The characters feel raw and real
Fallon is grieving, guilty, lonely, and living like a ghost. PJ is a disaster with a knife, a soft heart, a sharp mouth, and way more trauma than he wants to admit. Their voices are distinct and genuine, and you can feel the pain bleeding through the page.
It’s fast, addictive, and immersive
From page one, you’re thrown directly into Fallon’s grief and PJ’s chaos. The writing is sensory and emotional in a way that keeps you locked in. I never wanted to put it down, even when I was annoyed with the characters.
What Didn’t Work For Me
The pacing is too fast
This book hits the gas hard and never slows down. We go from grief to BDSM club breakdown to blind date to public sexual meltdown to “come home with me” in what feels like minutes.
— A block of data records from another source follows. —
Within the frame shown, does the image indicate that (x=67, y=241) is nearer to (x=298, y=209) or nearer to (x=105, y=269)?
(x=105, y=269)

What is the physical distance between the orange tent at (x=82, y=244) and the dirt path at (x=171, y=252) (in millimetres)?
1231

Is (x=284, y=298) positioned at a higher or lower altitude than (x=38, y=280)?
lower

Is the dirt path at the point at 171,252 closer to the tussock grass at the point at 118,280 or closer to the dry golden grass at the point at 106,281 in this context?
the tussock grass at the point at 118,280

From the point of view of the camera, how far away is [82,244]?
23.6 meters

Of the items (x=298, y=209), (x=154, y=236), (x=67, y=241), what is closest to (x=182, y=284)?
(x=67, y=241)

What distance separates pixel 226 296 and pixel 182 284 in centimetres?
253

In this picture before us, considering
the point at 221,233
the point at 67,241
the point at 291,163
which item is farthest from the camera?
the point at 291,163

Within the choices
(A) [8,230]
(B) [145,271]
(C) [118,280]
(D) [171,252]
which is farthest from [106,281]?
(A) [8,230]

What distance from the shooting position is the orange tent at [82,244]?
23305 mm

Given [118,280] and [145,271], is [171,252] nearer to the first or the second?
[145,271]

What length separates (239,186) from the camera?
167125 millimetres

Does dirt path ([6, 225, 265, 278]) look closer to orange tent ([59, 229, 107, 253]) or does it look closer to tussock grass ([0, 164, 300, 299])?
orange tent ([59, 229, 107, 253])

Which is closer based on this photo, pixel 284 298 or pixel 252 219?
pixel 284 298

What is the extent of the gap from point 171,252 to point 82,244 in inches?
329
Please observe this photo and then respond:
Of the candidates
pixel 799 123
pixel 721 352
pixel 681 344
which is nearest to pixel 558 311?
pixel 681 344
There’s not much space to breathe or process.
Some readers will love that intensity, but for me, a little emotional breathing room would’ve made the story land harder.
It leans heavily into melodrama
The internal monologues (especially Fallon’s) can get repetitive and overly dramatic. He circles the same thoughts being guilt, confusion, longing-again and again. None of the emotions are subtle; everything is dialed up to 110.
It fits the vibe, but sometimes it edges into overkill.
Tone whiplash is real
The transitions between grief, humor, sexual heat, danger, and vulnerability can be abrupt. Sometimes it feels like two books smashed together - a dark erotic romance and a trauma-heavy emotional story and the stitching shows.
Some stylistic repetition
Certain phrases and emotional beats show up a lot. Some sentences could’ve been cleaner, tighter, or less dramatic. Not a dealbreaker, but noticeable.
The Writing Style
The writing is:
• emotional
• intense
• sensory
• character-driven
• very, very horny
But it’s also:
• occasionally overwritten
• repetitive
• inconsistent in tone
• blunt rather than subtle
It’s not “literary,” but it is compelling. It reads like high-quality fanfic mixed with dark romance intensity - and I mean that as both a compliment and a critique.
Final Thoughts
Switch is addictive, emotional, and scorching hot. It’s not a gentle romance, and it’s not trying to be. It’s messy in all the ways its characters are messy, and that’s part of its appeal. I genuinely enjoyed the ride, even when I was mentally shouting at Fallon and PJ to slow down for five seconds.
If you love morally gray characters, age gap tension, kink with emotional weight, and romances that hit like a punch to the chest, you’ll be obsessed with this.
If you need subtlety, slower pacing, or careful emotional development… this one might test your patience.
Either way, it makes you feel something - and that’s worth a lot.
-I received an advance review copy for free, and I am leaving this review voluntarily.